The book first introduced the concept of “Blind Contour Drawing”. This is where you place your pencil on your paper and without looking at your hand simply follow along very carefully, milimetre-by-milimetre, with whatever you’re looking at. Ideally what you’re drawing should be quite intricate in nature so the closer you look the more lines you can follow. The palm of my hand is what I used as suggested in the book. This exercise supposedly works wonderfully to get you to shift out of your “Left Brain” and into the visual “R-Mode” so essential for drawing what is really there. I have to say I found it worked excellently and reminded me A LOT of the feeling you get when successfully meditating. A heightened awareness of all the detail and depth of everything. Apparently some seasoned artists use this exercise as a warm-up before drawing.

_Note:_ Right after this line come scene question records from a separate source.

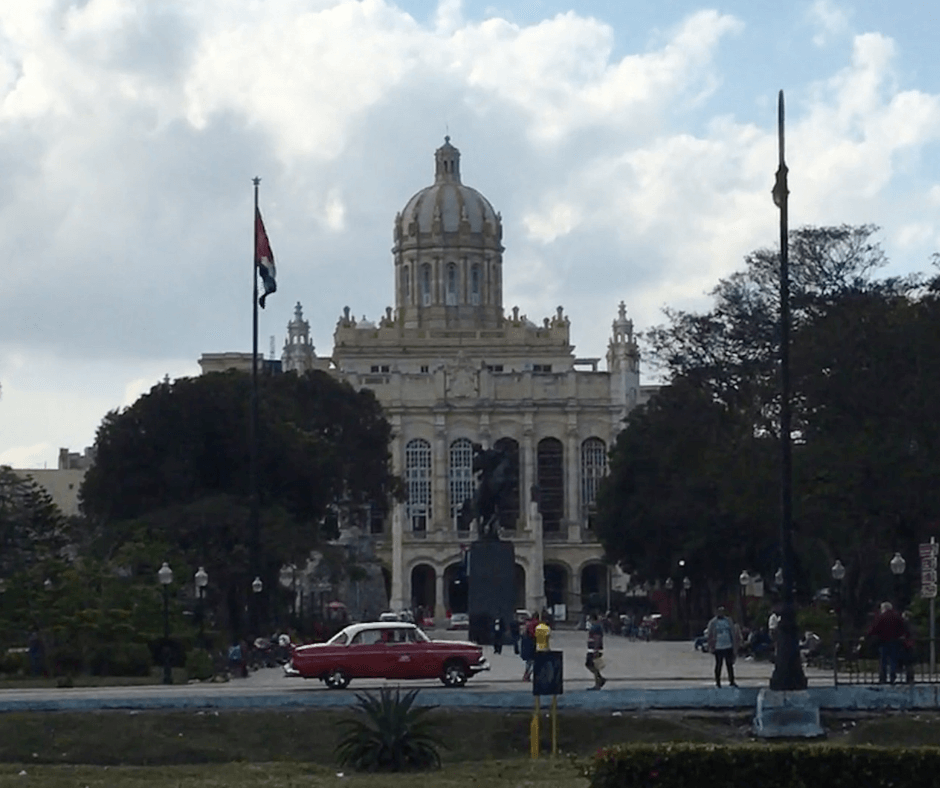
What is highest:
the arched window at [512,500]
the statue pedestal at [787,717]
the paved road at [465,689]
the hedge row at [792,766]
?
the arched window at [512,500]

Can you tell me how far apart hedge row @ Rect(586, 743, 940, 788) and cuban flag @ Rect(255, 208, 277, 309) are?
35.7 meters

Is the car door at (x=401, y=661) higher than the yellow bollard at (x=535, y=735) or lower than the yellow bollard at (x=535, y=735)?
higher

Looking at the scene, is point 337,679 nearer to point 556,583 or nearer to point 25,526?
point 25,526

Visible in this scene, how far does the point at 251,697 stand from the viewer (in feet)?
122

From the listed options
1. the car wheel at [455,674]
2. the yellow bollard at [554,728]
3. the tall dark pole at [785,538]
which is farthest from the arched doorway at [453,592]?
the yellow bollard at [554,728]

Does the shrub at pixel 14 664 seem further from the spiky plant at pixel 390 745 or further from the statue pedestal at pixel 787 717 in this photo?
the statue pedestal at pixel 787 717

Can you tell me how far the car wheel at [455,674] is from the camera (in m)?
43.0

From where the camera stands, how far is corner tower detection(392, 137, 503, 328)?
17588 centimetres

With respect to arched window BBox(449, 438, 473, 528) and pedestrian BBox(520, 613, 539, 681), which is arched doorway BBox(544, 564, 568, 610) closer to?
arched window BBox(449, 438, 473, 528)

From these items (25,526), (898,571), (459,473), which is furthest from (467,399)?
(898,571)

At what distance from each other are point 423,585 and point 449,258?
31.3 m

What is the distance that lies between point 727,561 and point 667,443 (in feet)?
16.1

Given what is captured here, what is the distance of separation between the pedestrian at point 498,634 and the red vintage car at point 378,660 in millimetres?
20166

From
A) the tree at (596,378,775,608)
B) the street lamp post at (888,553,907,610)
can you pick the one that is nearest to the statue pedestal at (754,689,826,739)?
the street lamp post at (888,553,907,610)
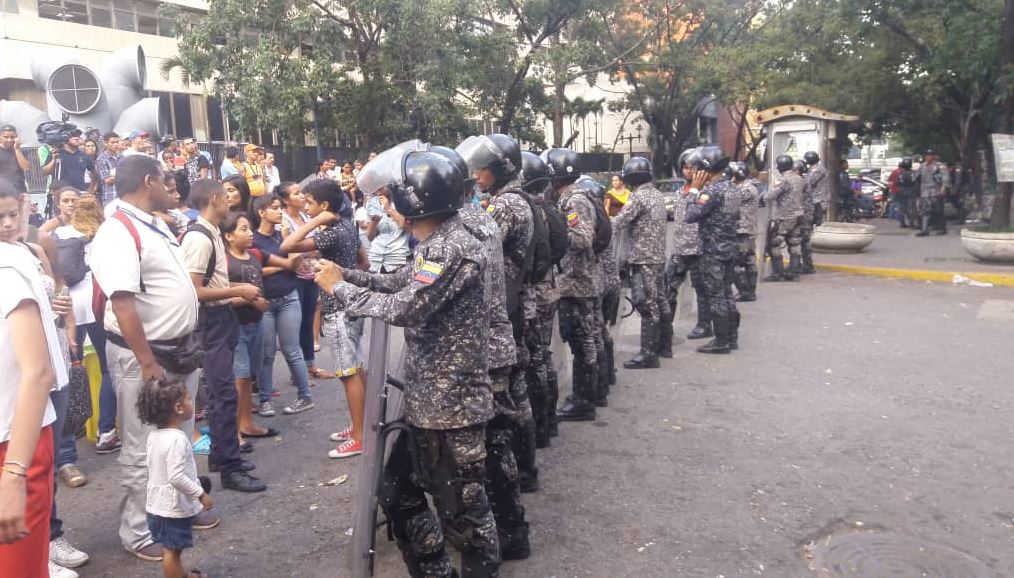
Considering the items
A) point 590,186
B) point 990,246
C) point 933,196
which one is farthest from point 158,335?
point 933,196

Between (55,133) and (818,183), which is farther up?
(55,133)

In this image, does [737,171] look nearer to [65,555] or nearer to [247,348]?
[247,348]

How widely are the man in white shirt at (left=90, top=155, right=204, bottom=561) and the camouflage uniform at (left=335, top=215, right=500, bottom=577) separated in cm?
115

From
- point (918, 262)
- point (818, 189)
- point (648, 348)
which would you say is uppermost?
point (818, 189)

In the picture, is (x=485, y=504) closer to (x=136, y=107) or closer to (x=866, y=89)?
(x=136, y=107)

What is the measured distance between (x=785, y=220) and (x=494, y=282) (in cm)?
986

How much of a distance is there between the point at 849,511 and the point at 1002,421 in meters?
2.21

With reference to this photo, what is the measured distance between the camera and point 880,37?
21.5m

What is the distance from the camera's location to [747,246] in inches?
413

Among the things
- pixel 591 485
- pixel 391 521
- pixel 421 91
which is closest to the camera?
pixel 391 521

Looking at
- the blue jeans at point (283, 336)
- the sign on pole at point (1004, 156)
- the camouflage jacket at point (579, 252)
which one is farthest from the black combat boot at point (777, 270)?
the blue jeans at point (283, 336)

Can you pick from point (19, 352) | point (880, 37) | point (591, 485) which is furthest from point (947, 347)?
point (880, 37)

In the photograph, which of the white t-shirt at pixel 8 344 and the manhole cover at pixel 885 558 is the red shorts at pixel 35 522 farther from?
the manhole cover at pixel 885 558

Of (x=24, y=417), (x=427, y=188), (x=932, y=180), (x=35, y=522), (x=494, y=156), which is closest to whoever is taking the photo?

As you are not looking at what you’re doing the finished product will tend towards being something of a mess. In the book, however, Edwards argues that these scribbles are a different kind of mark than what your left-brain would ever create. That they have a kind of beauty in and of themselves. I’m not too sure mine are beautiful but I understand what she’s getting at. The marks are a different sort of sensitivity.

First attempt at blind contour drawing


If you’re not sure about whether you should try Blind Contour Drawing then this quote from Betty Edwards about what you can expect if you give it a go might convince you:

Whatever the actual reason may be, I can assure you that Pure Contour Drawing will permanently change your ability to perceive. From this point onward, you will start to see in the way an artist sees and your skills in seeing and drawing will progress rapidly.

The next exercise required some preparation. I’d bought the materials a few weeks back but hadn’t yet put them together. I was required to create a ‘view-finder’ by cutting a 6″ x 7 5/8″ square out of a piece of thick card. I then had to clip some clear plastic to the back of this viewfinder and place vertical and horizontal lines on it with a non-permanent marker. It looks like this:



The next exercise, then, was to literally hold my left hand against this transparent plane and almost ‘trace’ over it. By keeping one eye closed and your head very still you can then create accurate perspective drawings of very difficult hand positions. Although this very much feels like “cheating” the exercise, apparently, helps enormously in seeing things properly. A letter from Van Gogh to his brother Theo is reprinted in the book where he discusses using a similar implement which he devised himself. Well if it’s good enough for Van Gogh…

After completing the contour drawing I’ve placed it over a piece of white paper to photograph it effectively:

First attempt at a contour drawing through my viewfinder

Second attempt at a contour drawing through my viewfinder


Finally I’ll leave you with another quote from the book which I liked. Edwards is answering the question “If what drawing essentially is is accurately copying what is in front of us, why not just take photographs?”

Also, your style of line, choices for emphasis, and subconscious mental processes–your personality, so to speak–enters the drawing. In this way, again paradoxically, your careful observation and depiction of your subject give the viewer both the image of your subject and an insight into you. In the best sense, you have expressed yourself.